Florbela Paraíba – Essa é uma pretensão assumida desde logo pelo governo português e é também uma pretensão que tem sido muito trabalhada no âmbito da Cpl e com outros parceiros. Nós temos aqui uma cooperação que pretendemos sempre reforçar com o Instituto Internacional de Língua Portuguesa, que está sediado em Cabo Verde e que pertence a este universo da Cplp, também com congéneres, por exemplo, no Brasil, com o Instituto Guimarães Rosa. Portanto este é um trabalho conjunto de todos aqueles que têm, cuja pátria ou mátria é a língua portuguesa. É um objetivo comum.
Como é que a língua portuguesa se tem adaptado às novas plataformas de inteligência artificial e como se pode proteger a sua essência?

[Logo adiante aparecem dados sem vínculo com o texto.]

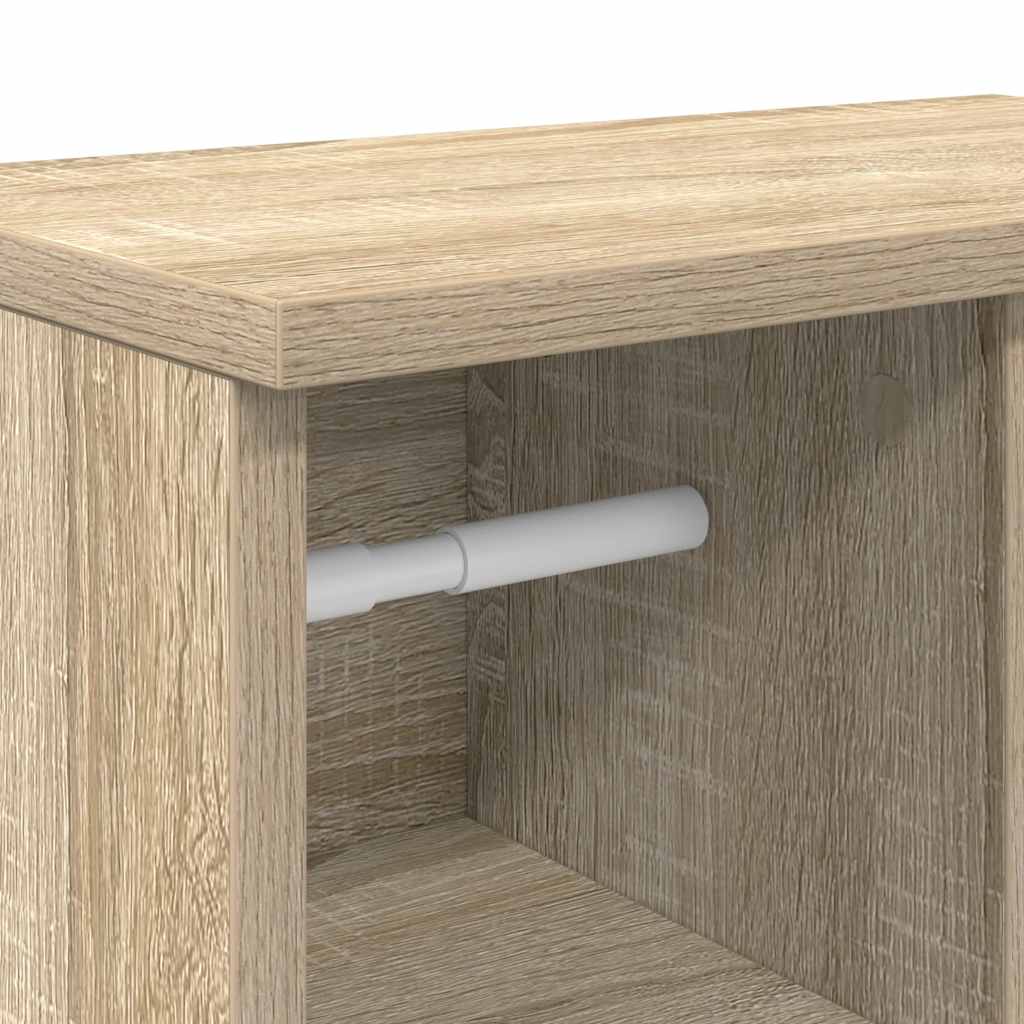 Mobile da Bagno con Portarotolo Rovere Sonoma 39x22x90 cm | homemem39
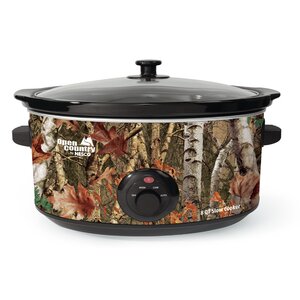 8-Quart Oval Woodland Birch Camouflage Slow Cooker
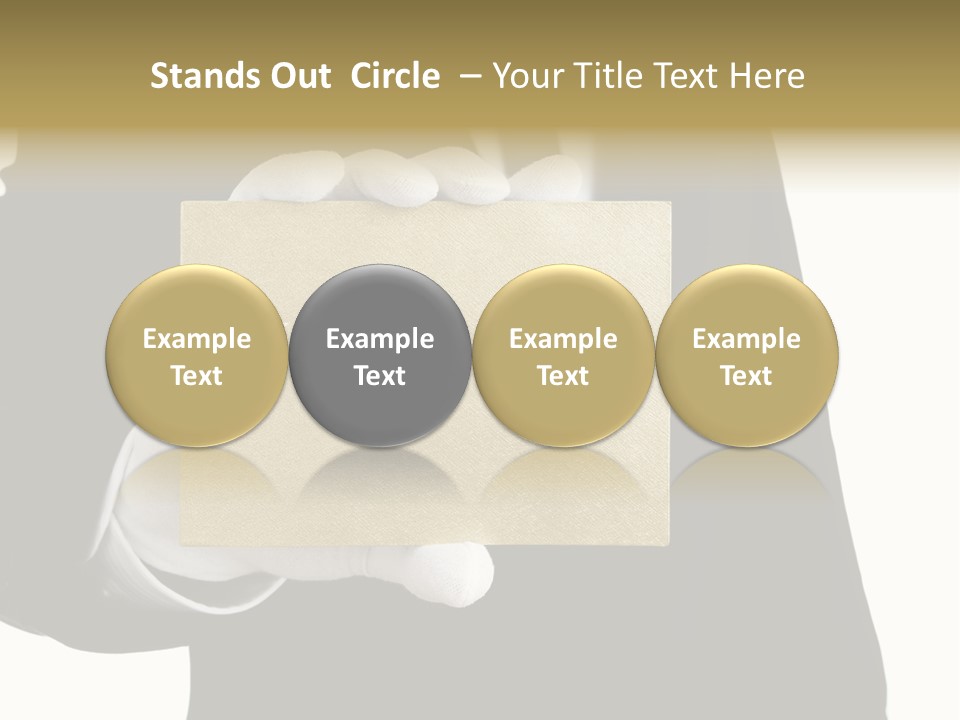 Waiter Quality Top PowerPoint Template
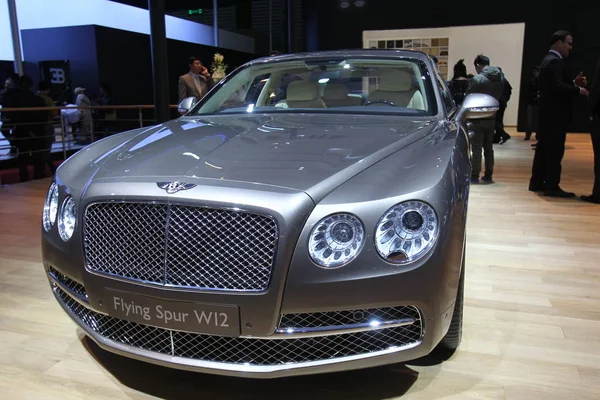 Bentley Flying Spur W12 Exibido Durante 15Th Shanghai International Automobile — Fotografia de Stock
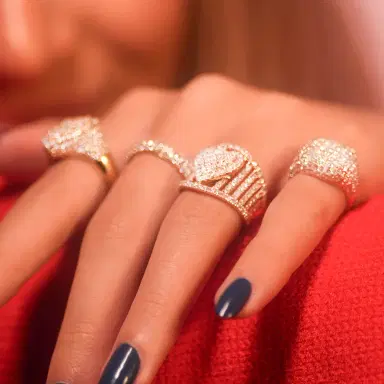 Wish Fine Jewelry 2.75ct Diamond 14K Gold Heart Cluster Ring | Thumbnail 2 Wish Fine Jewelry 2.75ct Diamond 14K Gold Heart Cluster Ring | Thumbnail 2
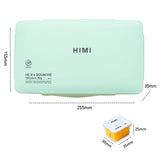 HIMI Gouache Paints Set, 18 Colors, 30g, jelly gouache paint set, Non Toxic Paint for Canvas and Paper, Art Supplies for Professionals, and More (Green Case HIMI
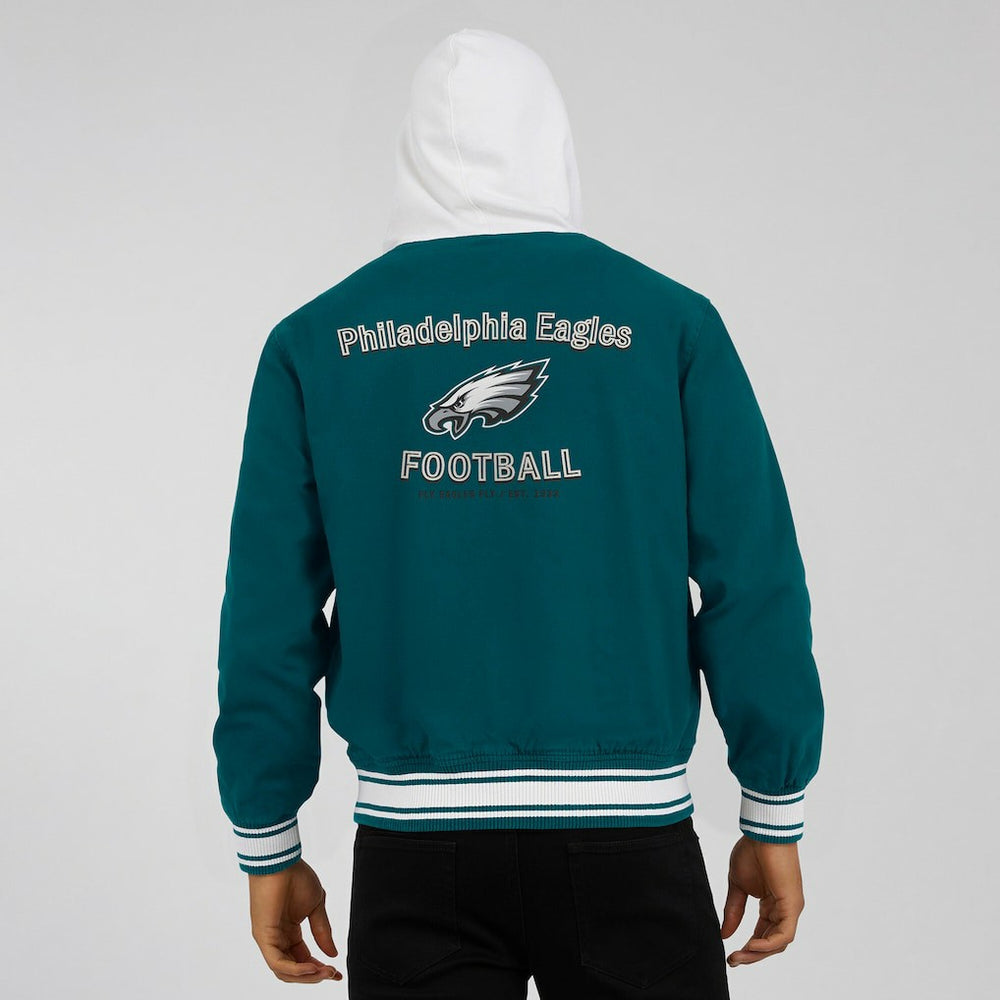 Fanatics Philadelphia Eagles Darius Rucker Collection Full-Snap Hoodie Jacket Midnight Green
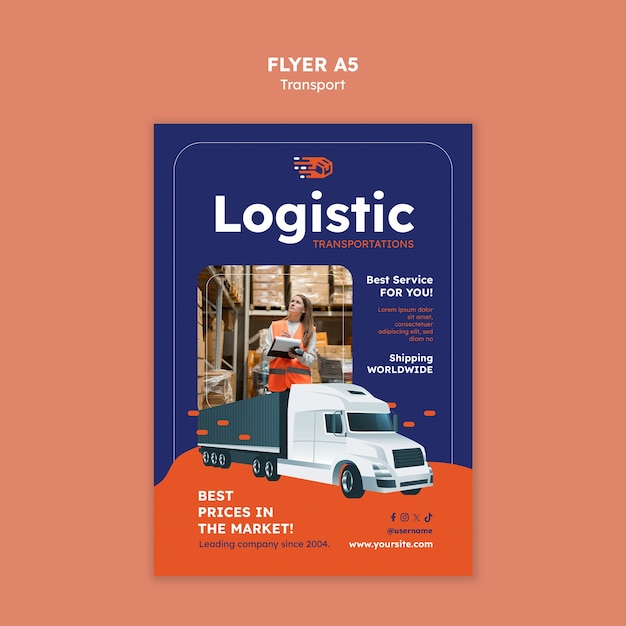 Free PSD transport template design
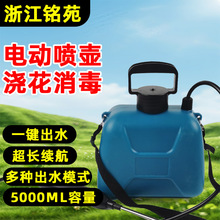 新款大功率電動噴霧器家用園藝用品噴水壺背肩可充電手持噴灑器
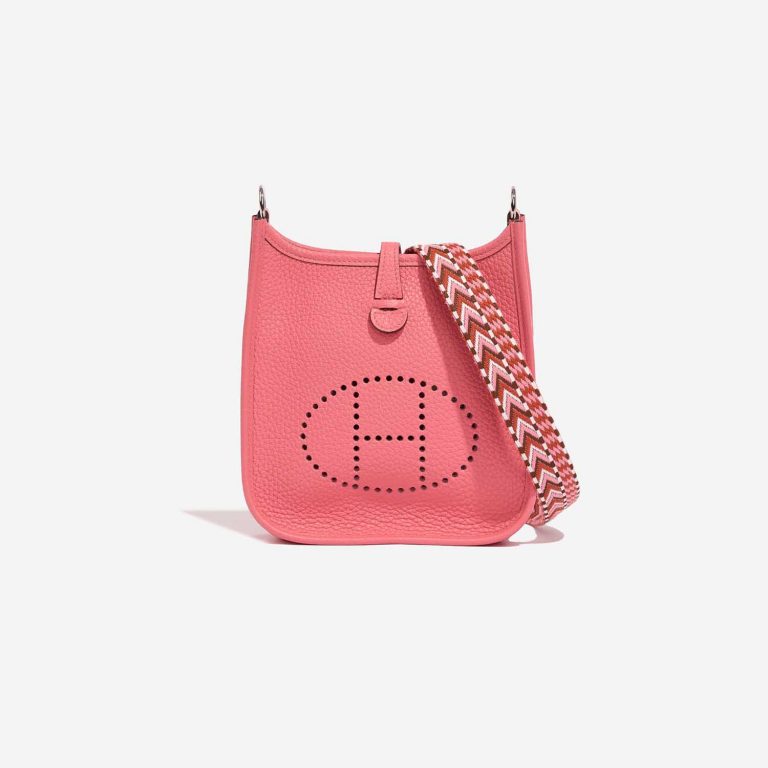Hermès Evelyne 16 RoseAzalee Front  | Sell your designer bag on Saclab.com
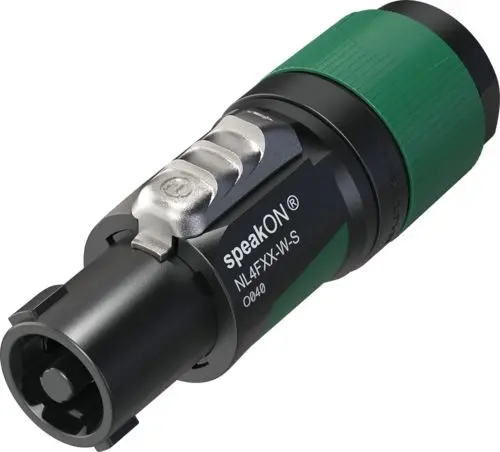 Produktfoto 1 von Neutrik 4-polig Gerade Lautsprecherklemmen, Schraubanschlussklemme Stecker 37A Schwarz Schraubbefestigung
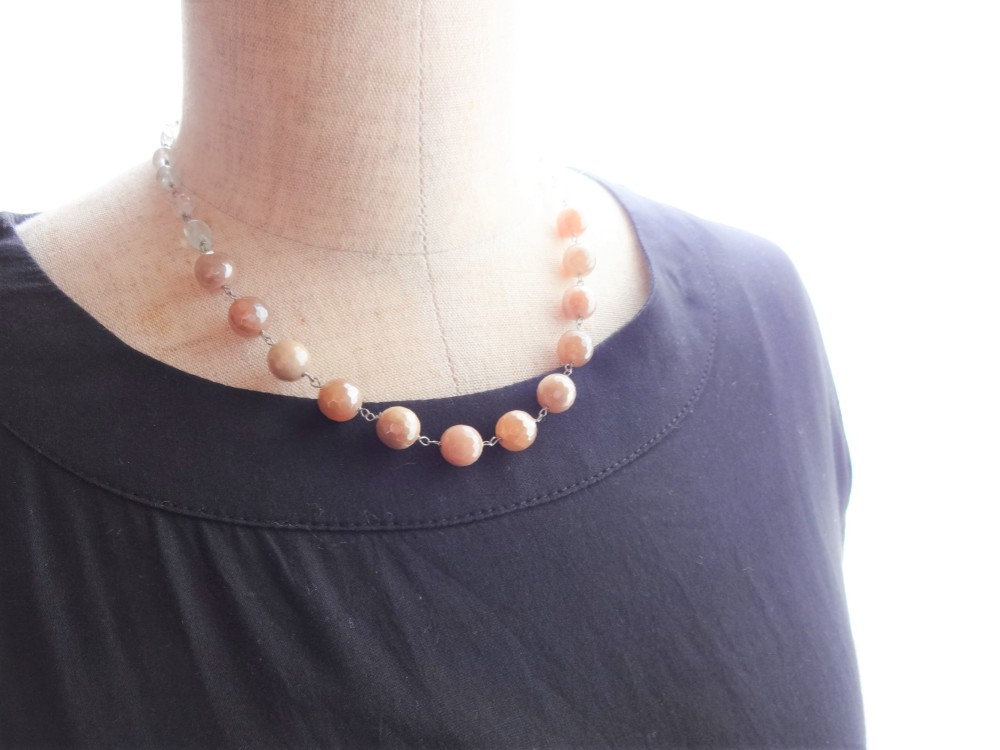 ブラウンムーンストーンネックレスⅡ 4,346円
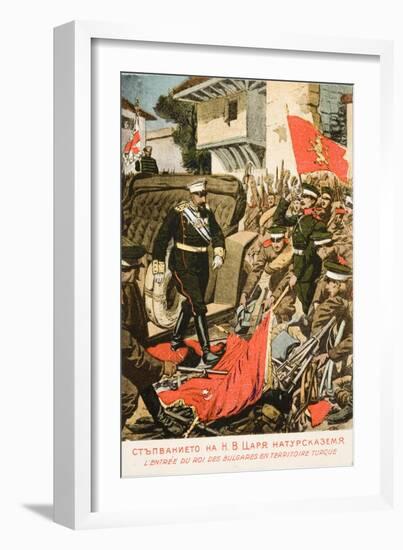 Ferdinand I, King of Bulgaria Entering Seized Turkish Territory-null-Framed Giclee Print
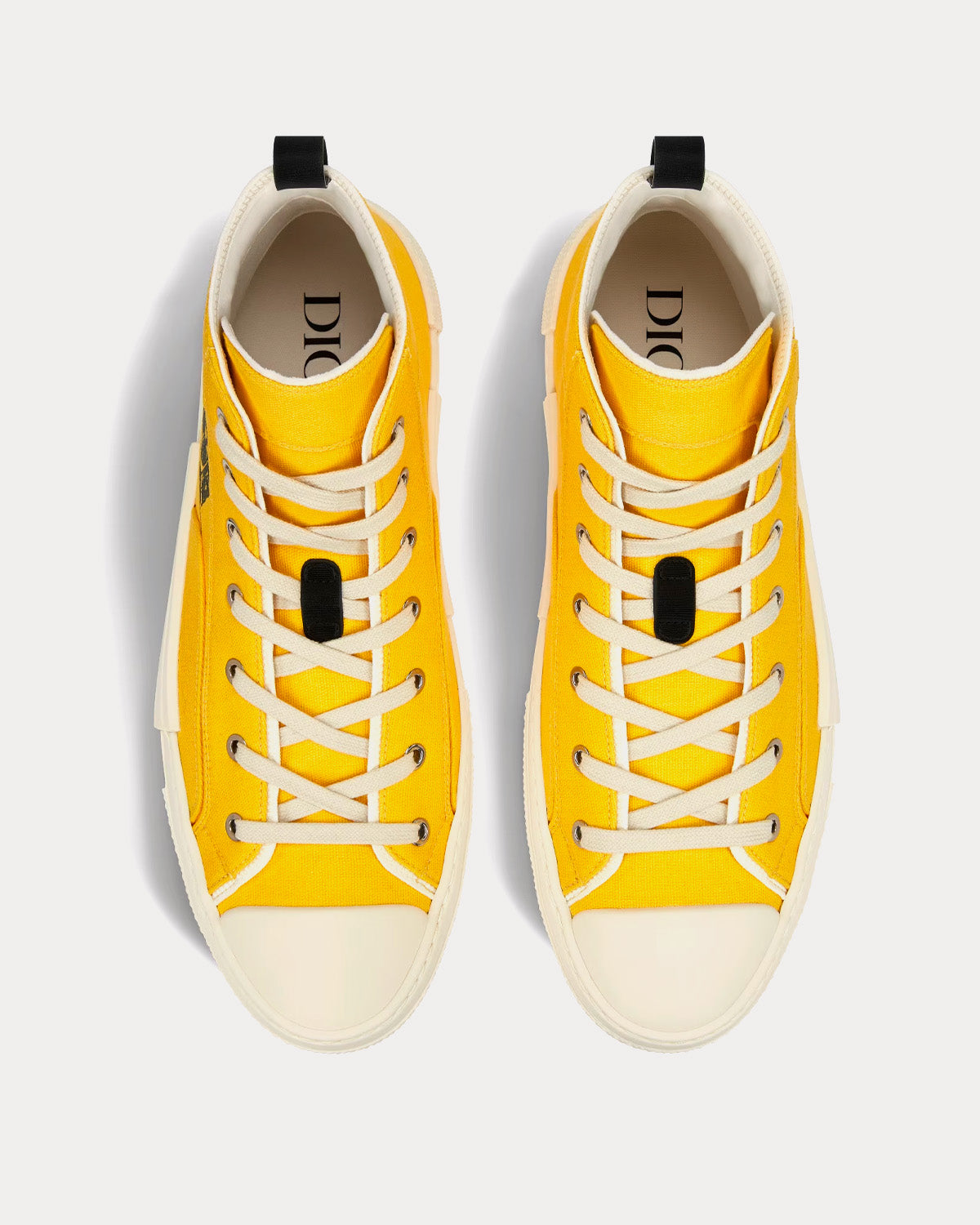 Dior B23 Yellow Canvas with AsteroDior Signature High Top Sneakers - 2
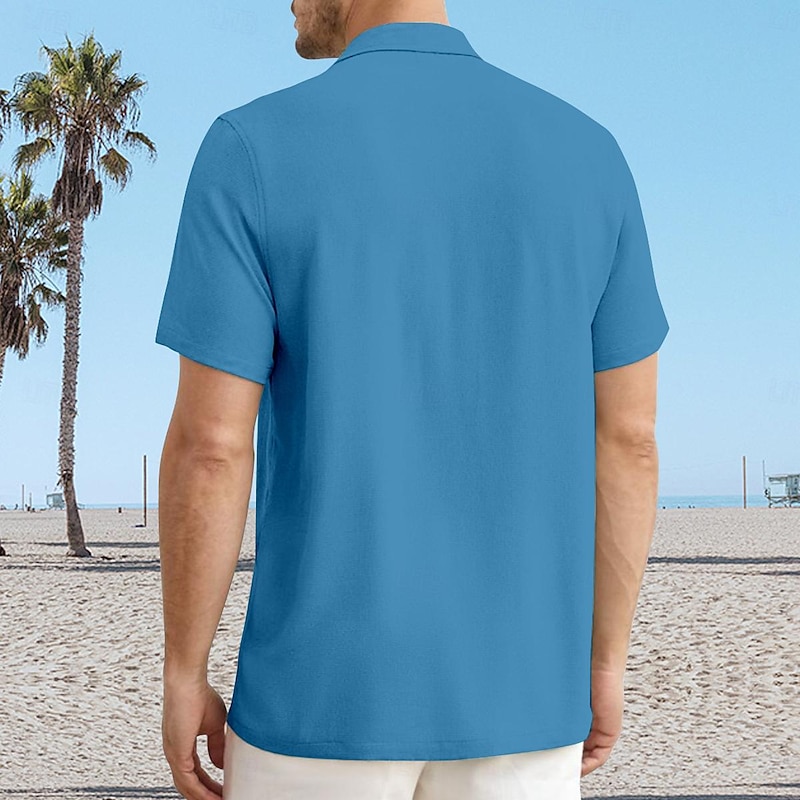 Men's Flamingo Tropical Shirt Summer Hawaiian Shirt Aloha Shirt Short Sleeve Shirt Cuban Collar Vacation Hawaiian Resort Style Vacation Holiday Beach Blue Pink / Purple Green S M L2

Florbela Paraíba – Qualquer revolução civilizacional, e parece-me que estamos praticamente a falar a esse nível, não pode nem deve nunca esquecer as pessoas e o papel que elas têm. Não vejo como é que a inteligência artificial vai substituir o ser humano. Eu acho que é preciso nós construirmos e retirarmos da tecnologia aquilo que nos pode ajudar, minimizando os efeitos potencialmente menos positivos que ela possa ter sobre a nossa sociedade.
Para isso é preciso informação, é preciso as pessoas estarem muito informadas e nós sabemos exatamente o que é que queremos, que produto vamos colocar lá, a informação que nós vamos colocar nos sistemas, os dados que vamos introduzir para que depois o resultado seja o resultado que nós queremos, editado por nós, pelas nossas próprias éticas, pelos nossos valores e não o resultado de escolhas feitas por outros.
Perfil
Florbela Paraíba – Presidente do Instituto Camões
Rede de ensino do português
O Instituto Camões tem vindo a consolidar uma rede global de ensino da língua, com 63 cátedras e 86 centros de língua portuguesa em diversos países. A entidade tem mais de 300 protocolos de cooperação e múltiplas parcerias com escolas comunitárias e instituições locais.
“É toda esta rede que promove não só o ensino da língua portuguesa, como a projeção da cultura de matriz portuguesa em todo o mundo”, afirmou a partir da sede do instituto em Lisboa.
Língua como identidade
Florbela Paraíba sublinha ainda o papel da língua como expressão de identidade e valores, sendo mais do que um código de comunicação. “Uma língua é um instrumento de projeção de valores e de uma visão que é muito própria de uma cultura.”
500 milhões de falantes até 2100
A presidente do Instituto Camões reforça que o português já tem hoje estatuto de língua oficial em várias organizações internacionais, como a União Africana e o Mercosul e sublinha o potencial de crescimento. “Estamos a apontar para um potencial de 500 milhões de falantes até ao final deste século.”
A língua portuguesa, afirma Florbela Paraíba, continua a afirmar-se como uma ponte para o entendimento, a cooperação e a diversidade: “Muito mais importante do que dizermos que temos uma língua rica e promotora da paz, é que os outros a reconheçam assim.”